### WRITTEN TASK:
Locate each line in the data below that contains the word "lattice" and copy those lines. Matches must have the same capitalization.

((

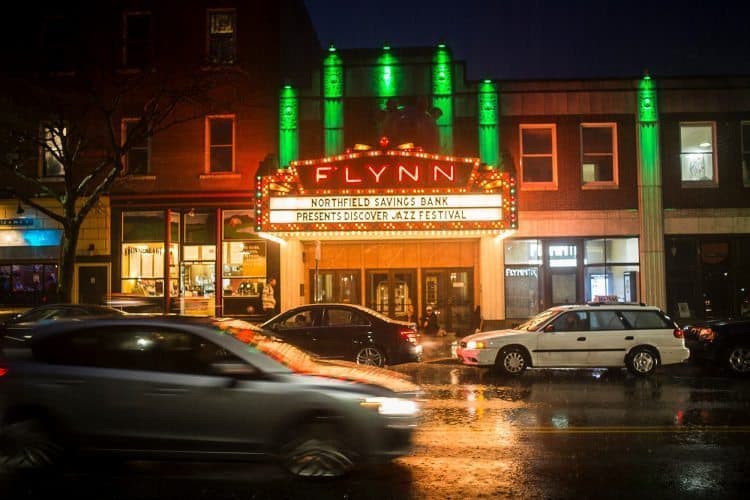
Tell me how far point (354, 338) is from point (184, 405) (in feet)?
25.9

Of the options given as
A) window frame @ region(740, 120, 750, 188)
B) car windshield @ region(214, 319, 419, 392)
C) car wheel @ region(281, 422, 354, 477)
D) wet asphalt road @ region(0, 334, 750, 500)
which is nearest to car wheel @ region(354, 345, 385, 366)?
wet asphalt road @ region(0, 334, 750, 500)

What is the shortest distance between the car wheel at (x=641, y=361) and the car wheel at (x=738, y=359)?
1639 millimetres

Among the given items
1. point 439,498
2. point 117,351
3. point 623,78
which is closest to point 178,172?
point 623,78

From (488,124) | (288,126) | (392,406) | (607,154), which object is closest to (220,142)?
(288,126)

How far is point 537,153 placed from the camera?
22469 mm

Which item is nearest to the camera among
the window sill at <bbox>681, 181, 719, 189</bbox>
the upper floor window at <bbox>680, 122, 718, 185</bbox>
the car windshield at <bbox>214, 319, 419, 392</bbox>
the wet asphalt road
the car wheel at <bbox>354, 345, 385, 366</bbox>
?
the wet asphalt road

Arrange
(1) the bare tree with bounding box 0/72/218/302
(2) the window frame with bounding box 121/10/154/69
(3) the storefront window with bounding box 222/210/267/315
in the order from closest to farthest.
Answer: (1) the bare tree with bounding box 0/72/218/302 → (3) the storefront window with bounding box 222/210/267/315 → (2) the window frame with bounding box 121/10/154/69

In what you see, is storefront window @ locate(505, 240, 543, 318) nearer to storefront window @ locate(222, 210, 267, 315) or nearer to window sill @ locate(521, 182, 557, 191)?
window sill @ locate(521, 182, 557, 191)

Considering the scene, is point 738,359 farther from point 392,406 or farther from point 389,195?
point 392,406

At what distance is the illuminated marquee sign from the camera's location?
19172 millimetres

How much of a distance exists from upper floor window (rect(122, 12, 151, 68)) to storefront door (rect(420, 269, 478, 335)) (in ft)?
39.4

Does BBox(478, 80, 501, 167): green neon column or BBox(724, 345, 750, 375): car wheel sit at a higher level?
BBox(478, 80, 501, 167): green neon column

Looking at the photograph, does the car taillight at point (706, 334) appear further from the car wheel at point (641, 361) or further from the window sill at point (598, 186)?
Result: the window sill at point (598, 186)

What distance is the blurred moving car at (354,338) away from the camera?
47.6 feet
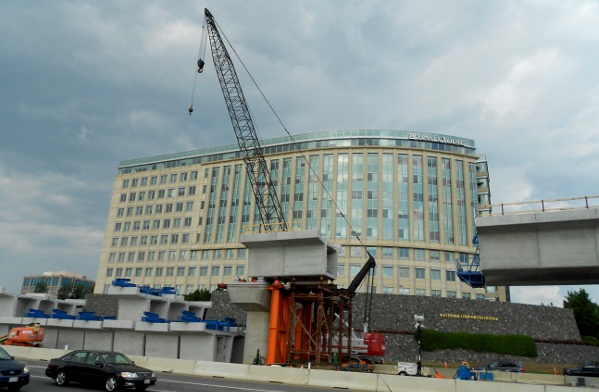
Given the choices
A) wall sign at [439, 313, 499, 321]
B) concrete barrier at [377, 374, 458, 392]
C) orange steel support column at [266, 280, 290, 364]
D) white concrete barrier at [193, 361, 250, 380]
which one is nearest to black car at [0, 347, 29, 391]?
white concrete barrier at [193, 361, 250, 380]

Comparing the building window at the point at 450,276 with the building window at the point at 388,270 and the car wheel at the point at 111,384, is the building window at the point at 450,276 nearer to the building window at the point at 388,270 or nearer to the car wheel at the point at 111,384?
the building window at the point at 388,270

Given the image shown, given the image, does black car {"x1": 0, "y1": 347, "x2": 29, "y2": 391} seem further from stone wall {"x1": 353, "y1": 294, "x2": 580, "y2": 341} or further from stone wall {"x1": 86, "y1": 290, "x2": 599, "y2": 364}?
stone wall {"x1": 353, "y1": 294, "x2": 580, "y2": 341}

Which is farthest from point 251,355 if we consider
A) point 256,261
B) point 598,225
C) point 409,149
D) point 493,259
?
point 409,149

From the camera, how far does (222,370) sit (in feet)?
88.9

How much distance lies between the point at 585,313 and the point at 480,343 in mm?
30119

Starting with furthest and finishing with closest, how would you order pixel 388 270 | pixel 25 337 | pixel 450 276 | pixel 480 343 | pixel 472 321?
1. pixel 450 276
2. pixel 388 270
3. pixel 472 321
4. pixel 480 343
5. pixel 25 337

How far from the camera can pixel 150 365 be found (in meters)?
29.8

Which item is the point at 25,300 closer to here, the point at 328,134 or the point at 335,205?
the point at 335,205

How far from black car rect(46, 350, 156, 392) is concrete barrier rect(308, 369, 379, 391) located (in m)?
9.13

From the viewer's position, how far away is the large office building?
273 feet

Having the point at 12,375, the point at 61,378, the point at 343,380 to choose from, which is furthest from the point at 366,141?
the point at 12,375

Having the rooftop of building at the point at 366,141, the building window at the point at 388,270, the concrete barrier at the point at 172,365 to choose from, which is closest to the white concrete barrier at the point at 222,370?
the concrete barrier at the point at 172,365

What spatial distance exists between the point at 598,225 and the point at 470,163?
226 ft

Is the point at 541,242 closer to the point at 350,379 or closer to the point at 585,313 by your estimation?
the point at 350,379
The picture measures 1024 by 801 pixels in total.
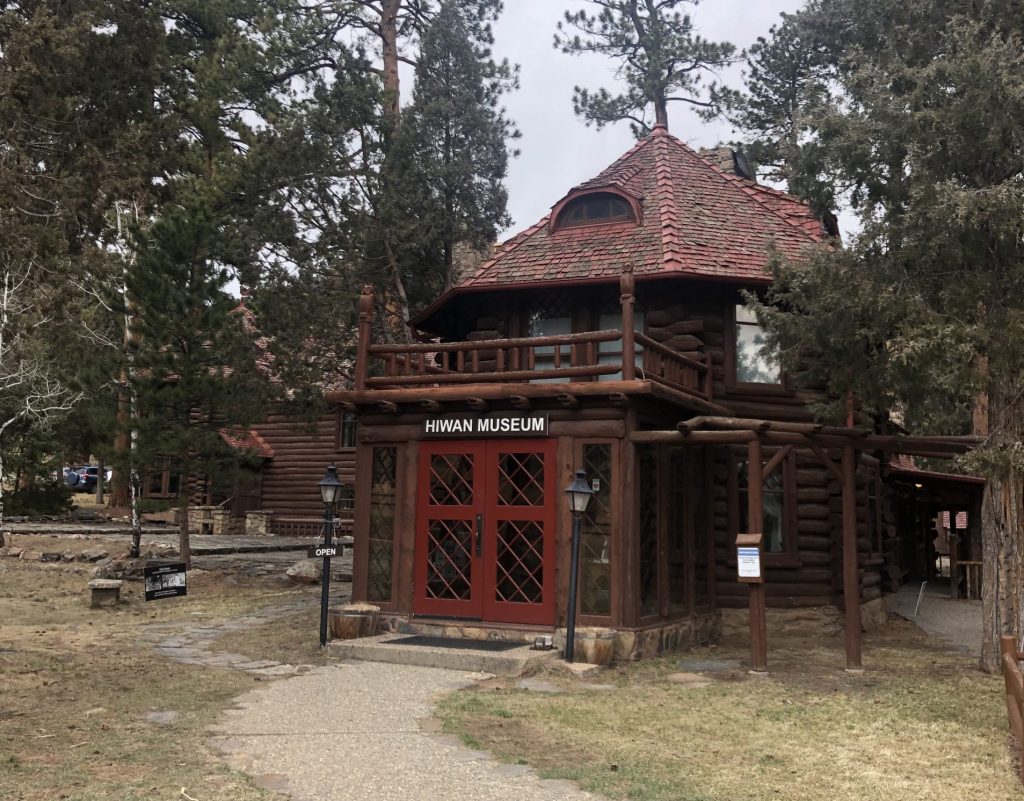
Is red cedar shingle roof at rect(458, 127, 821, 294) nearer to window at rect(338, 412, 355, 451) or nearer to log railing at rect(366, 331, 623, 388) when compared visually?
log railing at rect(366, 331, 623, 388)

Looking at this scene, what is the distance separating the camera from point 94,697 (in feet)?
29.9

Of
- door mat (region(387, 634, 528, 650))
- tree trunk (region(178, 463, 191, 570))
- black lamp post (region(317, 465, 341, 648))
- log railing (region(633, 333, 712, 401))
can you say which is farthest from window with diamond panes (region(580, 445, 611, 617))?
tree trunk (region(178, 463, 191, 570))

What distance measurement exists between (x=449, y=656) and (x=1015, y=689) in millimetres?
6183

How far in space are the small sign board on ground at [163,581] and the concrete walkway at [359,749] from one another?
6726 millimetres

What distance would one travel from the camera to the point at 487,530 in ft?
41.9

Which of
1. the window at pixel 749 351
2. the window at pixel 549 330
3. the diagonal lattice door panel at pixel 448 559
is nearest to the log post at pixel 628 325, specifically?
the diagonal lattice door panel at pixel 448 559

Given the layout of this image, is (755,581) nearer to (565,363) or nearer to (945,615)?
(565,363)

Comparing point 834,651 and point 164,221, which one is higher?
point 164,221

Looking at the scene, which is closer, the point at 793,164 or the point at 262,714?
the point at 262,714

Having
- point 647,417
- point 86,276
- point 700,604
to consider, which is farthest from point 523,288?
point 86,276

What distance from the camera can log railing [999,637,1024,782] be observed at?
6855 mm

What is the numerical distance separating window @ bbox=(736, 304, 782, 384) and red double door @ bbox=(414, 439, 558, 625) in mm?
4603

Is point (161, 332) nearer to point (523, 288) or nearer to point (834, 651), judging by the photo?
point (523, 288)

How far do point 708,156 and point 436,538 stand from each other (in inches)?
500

))
((

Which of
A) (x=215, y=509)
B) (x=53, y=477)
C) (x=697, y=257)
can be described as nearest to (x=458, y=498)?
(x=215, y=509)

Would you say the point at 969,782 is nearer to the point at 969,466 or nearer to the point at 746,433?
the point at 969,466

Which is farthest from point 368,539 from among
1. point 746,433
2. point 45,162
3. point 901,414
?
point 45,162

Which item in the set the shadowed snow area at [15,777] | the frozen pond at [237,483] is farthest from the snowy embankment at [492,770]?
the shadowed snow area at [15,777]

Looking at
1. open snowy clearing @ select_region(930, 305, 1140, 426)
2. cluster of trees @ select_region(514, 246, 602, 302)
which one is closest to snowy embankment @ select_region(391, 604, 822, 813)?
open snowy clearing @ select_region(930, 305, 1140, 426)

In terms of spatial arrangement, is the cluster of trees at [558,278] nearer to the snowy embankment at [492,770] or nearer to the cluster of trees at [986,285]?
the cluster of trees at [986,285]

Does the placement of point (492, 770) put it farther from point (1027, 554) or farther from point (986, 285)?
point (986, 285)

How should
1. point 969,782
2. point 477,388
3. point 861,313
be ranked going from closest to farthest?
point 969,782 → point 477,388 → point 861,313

))

### THE OUTPUT:
3. the diagonal lattice door panel at pixel 448 559
the diagonal lattice door panel at pixel 448 559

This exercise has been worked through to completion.